═══ Provided data

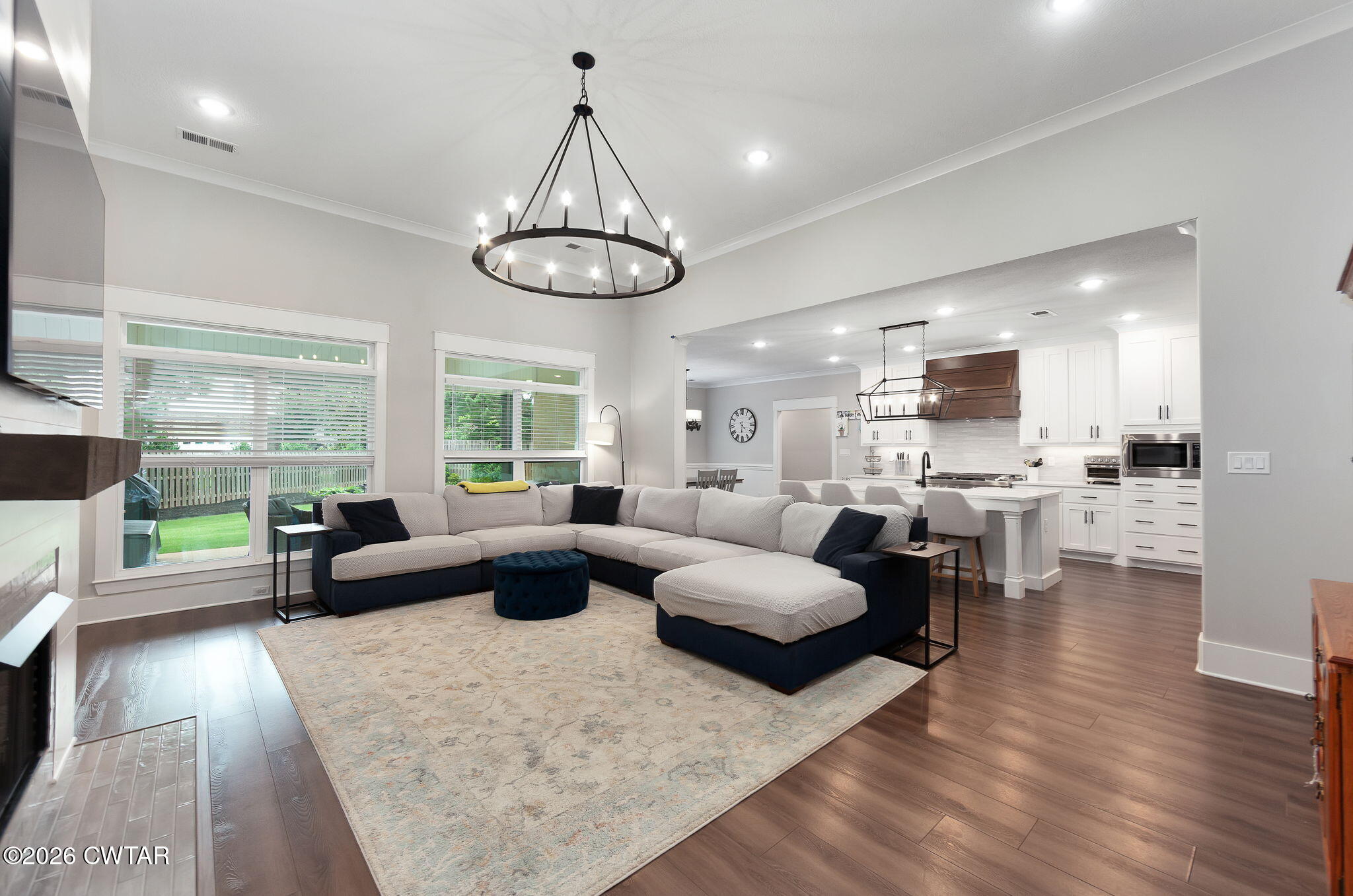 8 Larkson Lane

══════
═══ Provided data

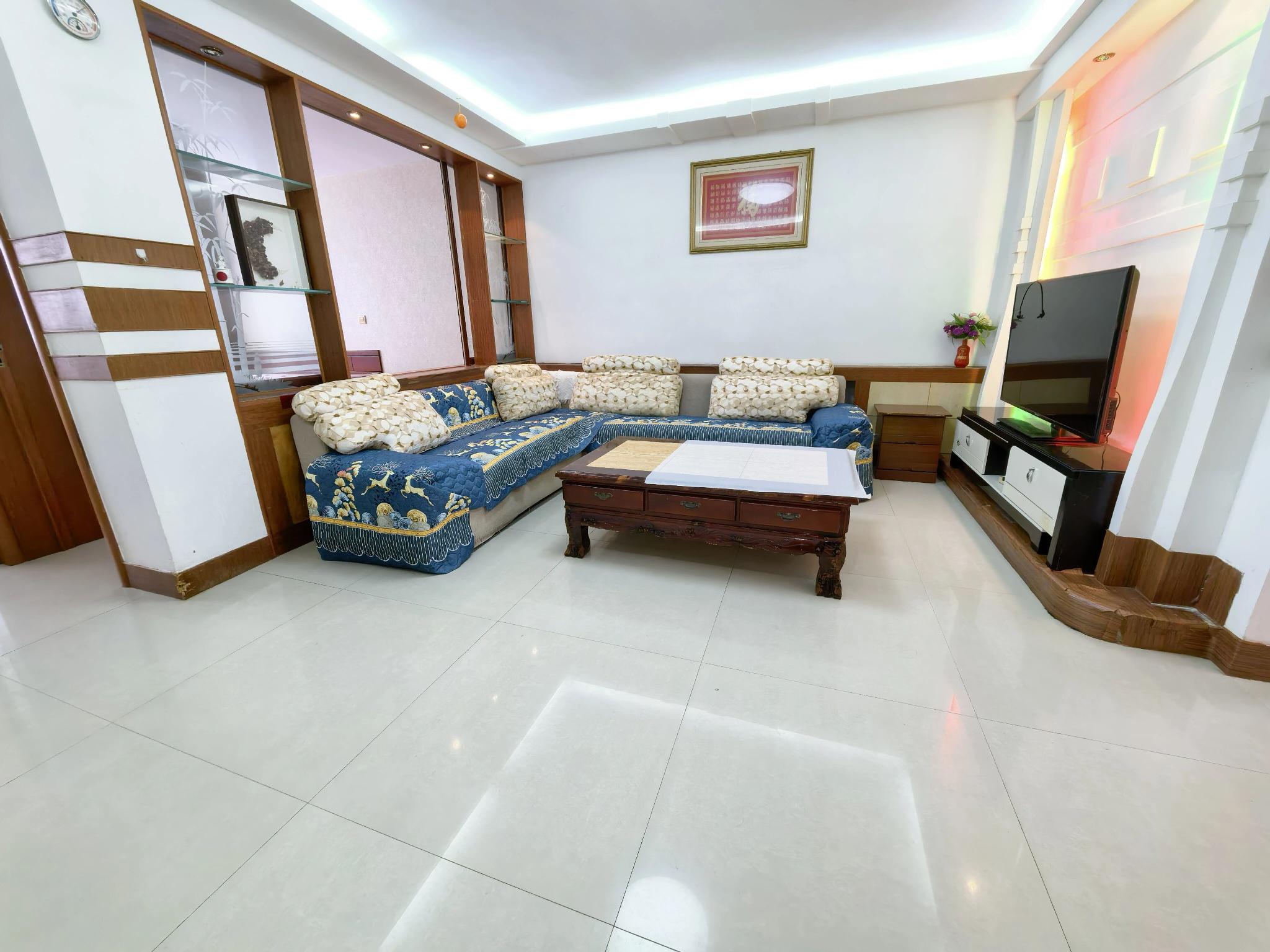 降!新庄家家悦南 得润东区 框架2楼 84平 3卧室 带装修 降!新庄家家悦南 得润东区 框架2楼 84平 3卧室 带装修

══════
═══ Provided data

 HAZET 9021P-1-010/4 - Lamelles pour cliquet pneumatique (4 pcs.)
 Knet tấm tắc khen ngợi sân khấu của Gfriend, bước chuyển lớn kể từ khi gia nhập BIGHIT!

══════

Description of the task
From the entries above, return exactly the line containing "HAZET 9021P-1-010/4 - Lamelles", the line containing "Knet tấm tắc", and all lines between, and nothing else.

Written solution
 HAZET 9021P-1-010/4 - Lamelles pour cliquet pneumatique (4 pcs.)
 Knet tấm tắc khen ngợi sân khấu của Gfriend, bước chuyển lớn kể từ khi gia nhập BIGHIT!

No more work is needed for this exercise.